Y aunque la solidez de la empresa se ha sustentado en la elaboración de mostos, en la incorporación de las técnicas punteras para conservar y estabilizar un producto tan delicado, es el vino, los vinos, los que han traído fama, pasión y refinamiento.
Vinificar con riesgo
Con ellos se aventuran a experiencias como fermentación en barrica, maceración en blanco, o a posponer la cosecha hasta los primeros fríos en busca de esos vinos sorprendentes que son los “vendimia tardía” o los vinos de hielo, tan famosos en otras latitudes.

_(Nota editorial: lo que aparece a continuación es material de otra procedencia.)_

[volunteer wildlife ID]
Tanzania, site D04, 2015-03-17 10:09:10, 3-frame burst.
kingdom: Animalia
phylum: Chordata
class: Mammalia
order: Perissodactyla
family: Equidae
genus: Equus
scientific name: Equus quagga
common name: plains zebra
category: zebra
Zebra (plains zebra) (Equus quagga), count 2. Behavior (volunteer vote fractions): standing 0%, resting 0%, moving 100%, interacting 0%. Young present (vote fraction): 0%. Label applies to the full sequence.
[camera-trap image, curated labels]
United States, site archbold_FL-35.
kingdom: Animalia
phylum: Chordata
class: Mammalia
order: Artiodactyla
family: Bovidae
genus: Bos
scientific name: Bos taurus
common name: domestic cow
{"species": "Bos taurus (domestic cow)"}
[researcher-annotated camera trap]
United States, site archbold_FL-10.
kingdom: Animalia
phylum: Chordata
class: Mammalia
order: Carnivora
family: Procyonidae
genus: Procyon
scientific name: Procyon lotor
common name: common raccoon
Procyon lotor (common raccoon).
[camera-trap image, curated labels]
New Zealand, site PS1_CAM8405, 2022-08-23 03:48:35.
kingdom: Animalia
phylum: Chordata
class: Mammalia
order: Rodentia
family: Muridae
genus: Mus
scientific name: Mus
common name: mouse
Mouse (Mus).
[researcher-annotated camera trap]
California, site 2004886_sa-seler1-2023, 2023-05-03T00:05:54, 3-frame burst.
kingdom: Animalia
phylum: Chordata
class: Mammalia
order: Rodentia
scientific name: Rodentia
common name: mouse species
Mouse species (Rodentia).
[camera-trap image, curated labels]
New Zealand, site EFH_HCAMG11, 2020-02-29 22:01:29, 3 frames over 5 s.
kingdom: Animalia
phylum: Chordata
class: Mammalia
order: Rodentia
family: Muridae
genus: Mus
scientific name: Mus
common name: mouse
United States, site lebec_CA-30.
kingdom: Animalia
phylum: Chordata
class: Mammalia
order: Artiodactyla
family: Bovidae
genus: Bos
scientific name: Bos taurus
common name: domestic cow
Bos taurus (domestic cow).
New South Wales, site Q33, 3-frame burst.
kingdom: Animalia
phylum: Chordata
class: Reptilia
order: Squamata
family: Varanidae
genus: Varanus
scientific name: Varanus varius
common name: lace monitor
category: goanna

Son 10.000 botellas que suponen un pequeño capricho en el volumen de la casa: cinco millones de litros de mostos, 2,2 millones de Rueda -Doña Beatriz y Cerrosol- cuatrocientas mil botellas de rosado en Cigales, 150.000 de tinto Tierra de Medina y, desde el 93, un crecimiento imparable en la Ribera de Duero, en la bodega de Fuentespina donde adquirieron y rehicieron la Cooperativa Santísima Trinidad, con 385 ha. de viñedo, un parque de 1.400 barricas de crianza y capacidad para elaborar dos millones de litros. Todo en su punto, las cepas con más de 25 años y las barricas con menos de cinco.
Y es que las cifras, las cantidades eclipsantes, no están reñidas sino que más bien impulsan y facilitan la calidad. Permiten, por ejemplo, seleccionar el producto de la vendimia de cepas viejas de Tinto fino, de más de cuarenta años, a la hora de elaborar los Reservas del Fuentespina y combinar con puntuales trasiegas la influencia del roble americano y las del francés limousin. Eso le ha valido a la añada 95 el reconocimiento de los catadores, que le otorgaron la medalla de oro en Burdeos, en la última edición del prestigioso concurso Challenge Internacional.